Methods
Analysis Pipeline

Data Collection (3 sources)
→ Preprocessing (ComBat-seq + TMM normalization + gene filtering)
→ Integration (Scanpy PCA + UMAP)
→ Spectrum Order Validation (PAGA trajectory + clinical features)
→ Tissue Deconvolution (TAPE)
→ DEG Analysis (EdgeR)
→ Pathway Enrichment (gseapy)
→ Molecular Validation (qPCR)Inclusion/Exclusion Criteria
Three strict criteria governed sample selection:
- Only human skeletal muscle tissue accepted (excluding cell lines or organoids)
- Bulk RNA-seq performed using high-throughput techniques (no microarray or single-cell data)
- Raw count data preserved in original format (no transformed count format)
Data Sources
| Source | Samples | Accession |
|---|---|---|
| GTEx | 803 | dbGaP phs000424.v8.p2 |
| GEO | 291 | GSE115650, GSE175861, GSE184951, GSE201255, GSE202745, GSE140261 |
| Helsinki | 127 | Local data (39 also in GSE151757) |
Preprocessing
Batch Effect Adjustment
- Method: ComBat-seq (negative-binomial regression-based batch adjustment)
- R package: sva
- Batch variables: Sequencing platform — 930 mRNA (polyA) vs. 291 total RNA (ribosomal)
Normalization
- Method: TMM (Trimmed Mean of M-values) via conorm
- Better suited for between-sample comparisons than TPM/FPKM
Gene Filtering
- Initial gene sets: 16,953 candidate genes across all 1,221 samples
- Filtering rule: muscle-specific gene counts must be > 0 in all samples
- Final: 9,231 genes selected
Integration & Visualization
- Tool: Scanpy (Python)
- Pipeline: PCA → UMAP (single-cell-like analysis applied to bulk data)
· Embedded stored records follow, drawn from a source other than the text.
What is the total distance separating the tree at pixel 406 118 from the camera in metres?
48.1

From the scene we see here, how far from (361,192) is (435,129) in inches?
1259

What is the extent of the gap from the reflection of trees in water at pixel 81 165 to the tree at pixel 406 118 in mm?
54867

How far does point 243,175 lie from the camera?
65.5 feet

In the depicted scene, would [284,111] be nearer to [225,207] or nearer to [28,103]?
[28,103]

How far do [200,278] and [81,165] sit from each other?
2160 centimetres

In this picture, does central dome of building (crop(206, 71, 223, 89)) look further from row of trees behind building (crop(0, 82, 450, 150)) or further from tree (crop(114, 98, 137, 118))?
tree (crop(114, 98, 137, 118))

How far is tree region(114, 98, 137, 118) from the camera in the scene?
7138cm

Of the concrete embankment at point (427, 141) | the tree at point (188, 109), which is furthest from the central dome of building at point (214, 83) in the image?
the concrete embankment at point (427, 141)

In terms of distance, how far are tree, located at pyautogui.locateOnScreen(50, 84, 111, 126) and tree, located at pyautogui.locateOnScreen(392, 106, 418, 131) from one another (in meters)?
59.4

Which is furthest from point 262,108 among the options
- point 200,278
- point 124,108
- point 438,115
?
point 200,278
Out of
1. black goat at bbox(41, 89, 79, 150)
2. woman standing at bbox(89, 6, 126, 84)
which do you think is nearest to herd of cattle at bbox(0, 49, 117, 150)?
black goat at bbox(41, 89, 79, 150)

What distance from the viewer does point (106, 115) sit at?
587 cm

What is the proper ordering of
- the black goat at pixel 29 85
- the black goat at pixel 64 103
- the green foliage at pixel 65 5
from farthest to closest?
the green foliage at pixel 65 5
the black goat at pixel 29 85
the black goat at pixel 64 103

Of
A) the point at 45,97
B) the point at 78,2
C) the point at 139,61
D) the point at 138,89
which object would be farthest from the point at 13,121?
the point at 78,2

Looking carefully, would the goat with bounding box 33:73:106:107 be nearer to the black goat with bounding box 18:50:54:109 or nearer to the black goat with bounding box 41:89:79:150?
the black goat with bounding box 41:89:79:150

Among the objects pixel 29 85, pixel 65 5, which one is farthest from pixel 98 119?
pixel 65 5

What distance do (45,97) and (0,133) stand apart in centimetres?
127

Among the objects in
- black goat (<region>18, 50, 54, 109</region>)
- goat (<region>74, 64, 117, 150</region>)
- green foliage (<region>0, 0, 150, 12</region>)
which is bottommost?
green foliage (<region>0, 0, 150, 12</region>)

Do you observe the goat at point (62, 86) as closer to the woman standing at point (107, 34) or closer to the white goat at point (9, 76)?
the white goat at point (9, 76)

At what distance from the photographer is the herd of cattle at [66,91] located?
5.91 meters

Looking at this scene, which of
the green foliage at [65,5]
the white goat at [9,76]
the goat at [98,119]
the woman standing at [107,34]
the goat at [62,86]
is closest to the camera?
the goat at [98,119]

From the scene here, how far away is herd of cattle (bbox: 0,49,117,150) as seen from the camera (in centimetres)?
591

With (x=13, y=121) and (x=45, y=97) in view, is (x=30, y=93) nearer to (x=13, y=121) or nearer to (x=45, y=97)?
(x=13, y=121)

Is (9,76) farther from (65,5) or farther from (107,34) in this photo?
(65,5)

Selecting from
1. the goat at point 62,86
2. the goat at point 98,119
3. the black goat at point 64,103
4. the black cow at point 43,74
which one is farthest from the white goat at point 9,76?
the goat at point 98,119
- Key insight: Similar expression patterns cluster together; myopathy muscles show a ribbon-like distribution rather than compact clusters
Spectrum Order Validation
In-Silico Validation
- Pseudo-time analysis (PAGA) used to predict muscle deterioration transformation from healthy to myopathy
- Trajectory prediction algorithms confirmed the severity spectrum order
Clinical Feature Mapping
Clinical features mapped onto UMAP to validate the spectrum order:
| Myopathy | Clinical Feature | Jonckheere Test | p-value |
|---|---|---|---|
| CDM | CTG repeat expansion | JT = 181 | 1.07e-03 |
| LGMD R12 | Mercuri score (cMRI) | JT = 459 | 2.09e-06 |
| LGMD R12 | 10-meter walk test | JT = 369 | 0.011 |
| LGMD R12 | 6-minute walk test | JT = 164 | 0.014 |
| FSHD | Fat fraction (qMRI) | JT = 139 | 0.193 |
| FSHD | Pathology score | JT = 147 | 0.36 |
| FSHD | Clinical severity score | JT = 125 | 0.753 |
Differential Expression Analysis
- Tool: EdgeR (R)
- Reference: Genuinely healthy controls from GTEx (n = 234, accident + unexpected death)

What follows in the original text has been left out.